[WHAT YOU NEED TO DO]: From first line to last, transcribe the listing exactly and skip any image.

BEGIN

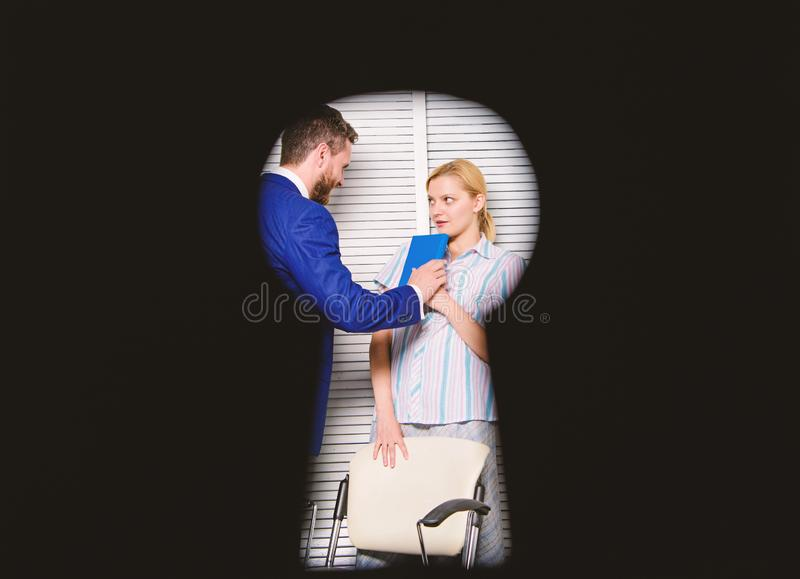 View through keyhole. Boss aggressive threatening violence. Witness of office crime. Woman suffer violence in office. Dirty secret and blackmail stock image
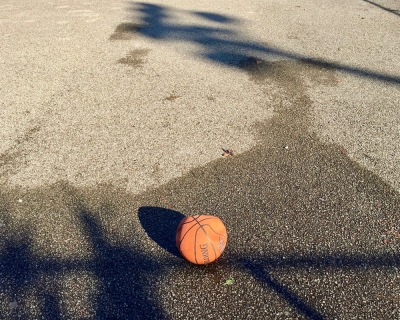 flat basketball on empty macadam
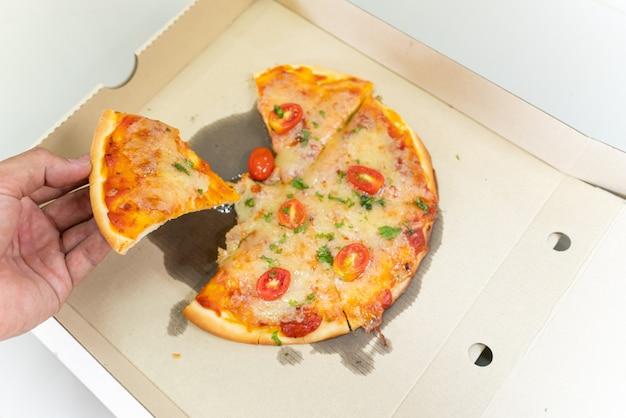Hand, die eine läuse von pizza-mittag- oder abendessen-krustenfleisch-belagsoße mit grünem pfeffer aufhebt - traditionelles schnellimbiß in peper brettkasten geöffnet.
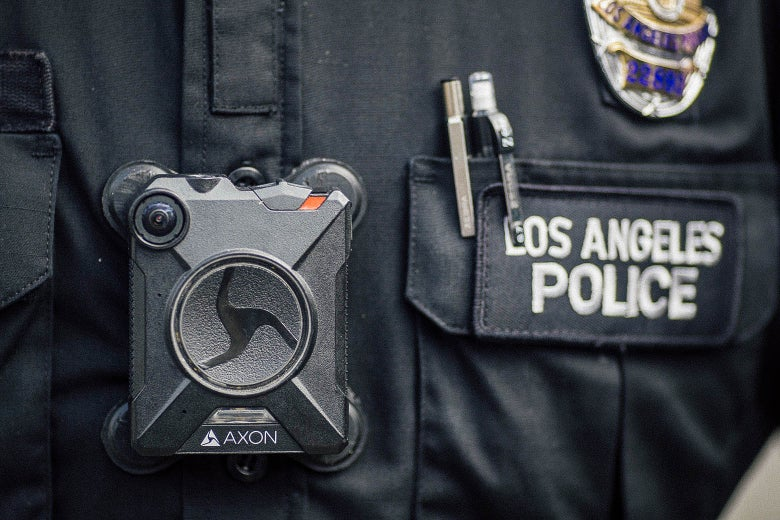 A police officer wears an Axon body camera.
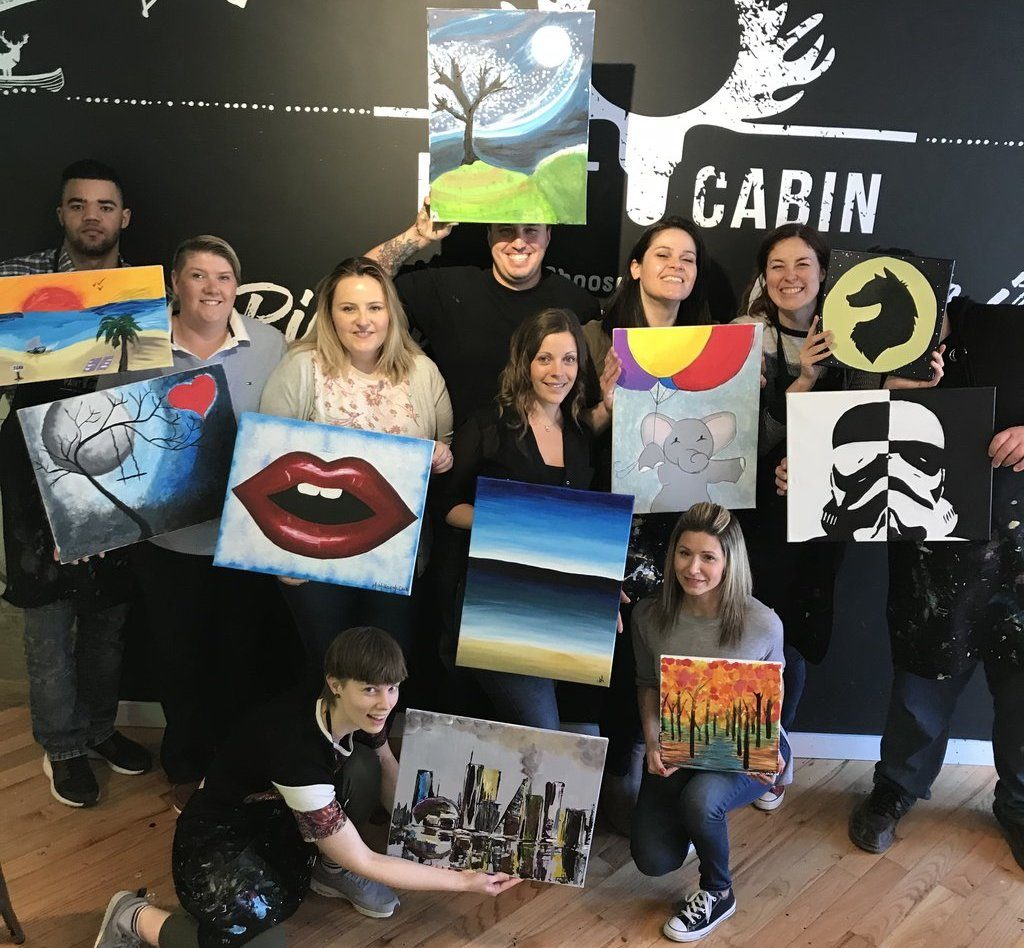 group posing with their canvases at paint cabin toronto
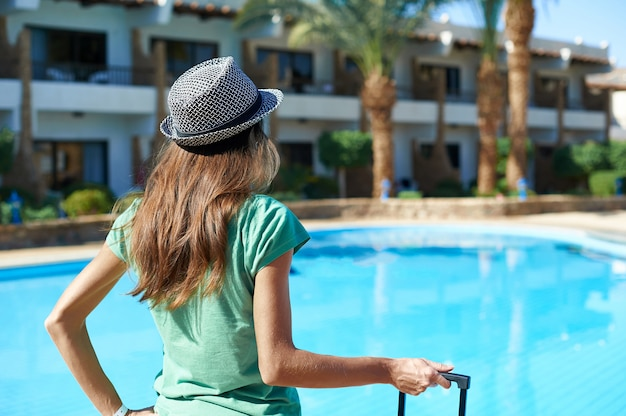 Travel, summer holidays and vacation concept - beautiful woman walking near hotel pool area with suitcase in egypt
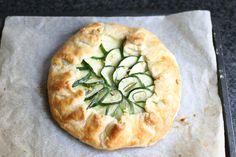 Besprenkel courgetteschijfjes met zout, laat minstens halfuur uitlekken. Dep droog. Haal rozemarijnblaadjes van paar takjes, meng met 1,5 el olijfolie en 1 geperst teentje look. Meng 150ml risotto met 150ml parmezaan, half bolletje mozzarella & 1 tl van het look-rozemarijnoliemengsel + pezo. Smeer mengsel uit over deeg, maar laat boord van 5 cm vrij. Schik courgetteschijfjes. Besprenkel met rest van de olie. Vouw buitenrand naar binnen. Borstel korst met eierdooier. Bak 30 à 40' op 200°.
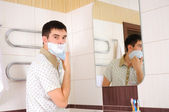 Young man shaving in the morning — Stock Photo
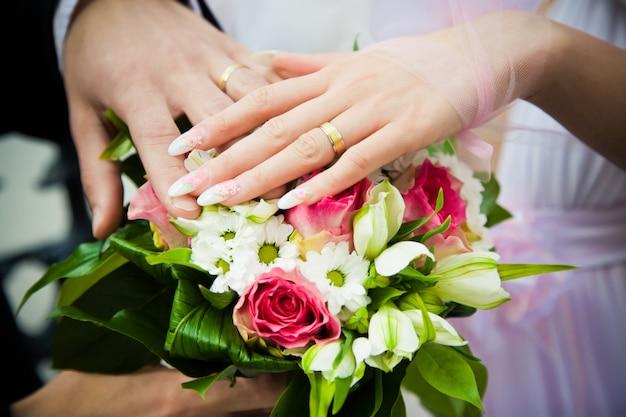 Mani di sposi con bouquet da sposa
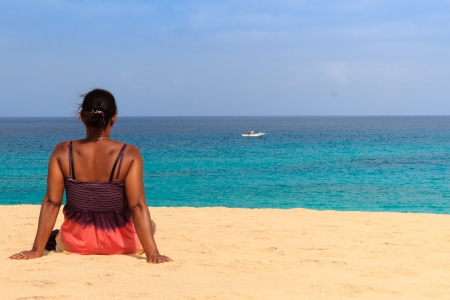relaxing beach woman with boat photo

END

[ANSWER FOR THIS EXERCISE]:
 View through keyhole. Boss aggressive threatening violence. Witness of office crime. Woman suffer violence in office. Dirty secret and blackmail stock image
 flat basketball on empty macadam
Hand, die eine läuse von pizza-mittag- oder abendessen-krustenfleisch-belagsoße mit grünem pfeffer aufhebt - traditionelles schnellimbiß in peper brettkasten geöffnet.
 A police officer wears an Axon body camera.
 group posing with their canvases at paint cabin toronto
 Travel, summer holidays and vacation concept - beautiful woman walking near hotel pool area with suitcase in egypt
 Besprenkel courgetteschijfjes met zout, laat minstens halfuur uitlekken. Dep droog. Haal rozemarijnblaadjes van paar takjes, meng met 1,5 el olijfolie en 1 geperst teentje look. Meng 150ml risotto met 150ml parmezaan, half bolletje mozzarella & 1 tl van het look-rozemarijnoliemengsel + pezo. Smeer mengsel uit over deeg, maar laat boord van 5 cm vrij. Schik courgetteschijfjes. Besprenkel met rest van de olie. Vouw buitenrand naar binnen. Borstel korst met eierdooier. Bak 30 à 40' op 200°.
 Young man shaving in the morning — Stock Photo
 Mani di sposi con bouquet da sposa
relaxing beach woman with boat photo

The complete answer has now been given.